Salonga was a pre-med student in the Philippines - her life as a child star of the stage in her home country possibly on hold. Then, as a 17-year-old, she got to audition for a new musical premiering at London's West End. "Miss Saigon" was not only a massive hit, Salonga became one of the youngest winners of Britain's Laurence Olivier Award for Best Actress in a Musical. When "Miss Saigon" moved to Broadway, Salonga would become the first Asian woman to take home a Tony Award.
She later starred in multiple stage productions, including "Les Miserables" and Rodgers & Hammerstein's "Flower Drum Song" on Broadway. But her voice became a favorite of children around the world when in 1992, she was chosen as the singing voice of Princess Jasmine in "Aladdin", a role she says was not in the original script.
"The primary voice acting part was already completed when they made the 11th hour decision to create a song for this character," Salonga said, noting that her vocal timbre closely matched that of actor Linda Larkin, who voiced Jasmine's speaking parts. "I think it's just a matter of the directors if.. in their mind's eye this is the right person to sort of match what they already had, that person would get hired. I was the lucky duck that got hired."

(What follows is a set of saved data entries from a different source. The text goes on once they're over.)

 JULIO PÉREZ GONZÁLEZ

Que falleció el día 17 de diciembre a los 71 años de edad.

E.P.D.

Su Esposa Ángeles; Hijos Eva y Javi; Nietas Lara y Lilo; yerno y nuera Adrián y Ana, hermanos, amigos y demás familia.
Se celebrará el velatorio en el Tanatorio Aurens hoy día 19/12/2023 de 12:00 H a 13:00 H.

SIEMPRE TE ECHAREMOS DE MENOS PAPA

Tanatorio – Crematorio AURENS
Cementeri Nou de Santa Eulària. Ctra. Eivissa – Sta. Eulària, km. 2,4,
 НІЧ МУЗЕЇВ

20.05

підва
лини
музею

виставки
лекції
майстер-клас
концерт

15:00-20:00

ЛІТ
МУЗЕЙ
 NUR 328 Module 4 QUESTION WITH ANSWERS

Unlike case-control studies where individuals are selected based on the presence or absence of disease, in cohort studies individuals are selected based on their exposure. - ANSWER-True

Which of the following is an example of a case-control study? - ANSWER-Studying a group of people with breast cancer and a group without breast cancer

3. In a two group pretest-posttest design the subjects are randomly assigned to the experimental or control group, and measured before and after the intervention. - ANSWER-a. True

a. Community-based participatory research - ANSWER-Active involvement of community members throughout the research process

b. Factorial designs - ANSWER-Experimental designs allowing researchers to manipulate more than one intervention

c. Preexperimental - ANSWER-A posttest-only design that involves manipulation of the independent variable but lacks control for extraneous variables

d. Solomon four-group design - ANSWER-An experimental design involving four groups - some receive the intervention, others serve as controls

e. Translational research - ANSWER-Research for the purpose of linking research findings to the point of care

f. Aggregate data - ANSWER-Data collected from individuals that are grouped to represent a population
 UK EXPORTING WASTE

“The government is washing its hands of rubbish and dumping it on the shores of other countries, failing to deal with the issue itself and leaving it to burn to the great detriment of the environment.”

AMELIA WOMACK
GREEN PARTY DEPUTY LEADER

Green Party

"A Whole New World", sung by Salonga and Brad Kane - the singing voice for the character Aladdin - became the defining song of the picture. A cover of the Alan Menken/Tim Rice ballad by Peabo Bryson and Regina Belle would go on to become a number one hit single. Salonga was later chosen to sing for the lead character Fa Mulan in Disney's "Mulan", and she was named an official Disney Legend by the company in 2011.